De krijger begon opnieuw te praten. 'Ik weet wat je denkt, moeder, maar deze vrouw kan mijn zuster niet zijn.' Zijn stem klonk zacht, het was nauwelijks meer dan een gefluister. 'Zij zou nu veel ouder zijn geweest. Dit is een jonge vrouw. Mijn zuster had haar moeder kunnen zijn, als ze in leven was gebleven en niet door onze vijanden was gedood.'
Wat gebeurde er toch allemaal? Ingrids adem schuurde in haar keel en ze slaakte een zachte kreet. Moeders geest was zo dichtbij dat Ingrid haar bijna kon zien. Dit moest haar woonplaats zijn en deze mensen waren waarschijnlijk haar eigen familieleden. Als dat waar was, dan... Ineens schoot haar een woord te binnen dat ze van Wegsneller had geleerd. Als ze zich vergiste, als ze zouden denken dat ze zich met bluf een plaats in hun midden probeerde te verwerven, dan zou haar weleens een erger lot kunnen wachten dan weggestuurd te worden. Ze schraapte haar keel. 'Uc-sote?' vroeg ze. Het was het Ganeogaono-woord voor grootmoeder.

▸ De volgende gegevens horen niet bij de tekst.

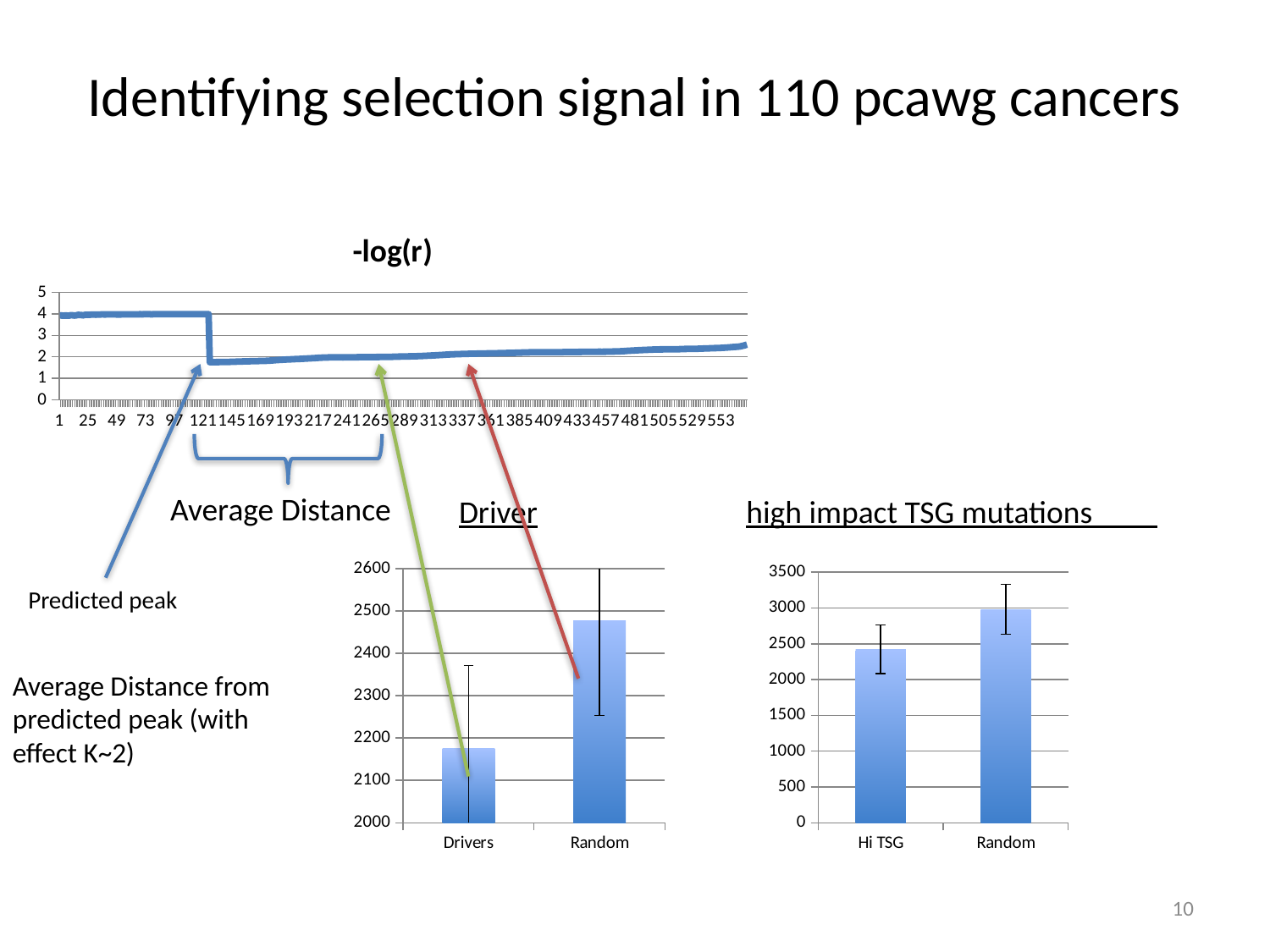
In the "high impact TSG mutations" chart, is the value for Hi TSG greater or less than 2500? less In the "Driver" chart, is the value for Drivers greater or less than 2200? less What kind of chart is the chart titled "-log(r)"? line chart In the "Driver" chart, which category has the lower bar? Drivers In the "-log(r)" line chart, is the value at x = 1 greater or less than 3? greater What kind of chart is the "Driver" chart? bar chart In the "high impact TSG mutations" chart, which category has the higher bar? Random What kind of chart is the "high impact TSG mutations" chart? bar chart In the "Driver" chart, how many categories are shown on the x axis? 2 In the "Driver" chart, which category has the higher bar? Random In the "high impact TSG mutations" chart, what are the two categories on the x axis? Hi TSG and Random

'Grote Geest Orenda!' riep de oude vrouw uit en ze kwam bijna boos overeind. 'Hoe heette je moeder? Dat kan Wegsneller niet geweten hebben. Hij was nog maar een kind toen de Algonquian ons overvielen. Als jij denkt dat ik jouw uc-sote ben, vertel me dan maar hoe je moeder heet. Ik ben de Moeder van de Wolvenclan.' Het was een bevel, geen verzoek.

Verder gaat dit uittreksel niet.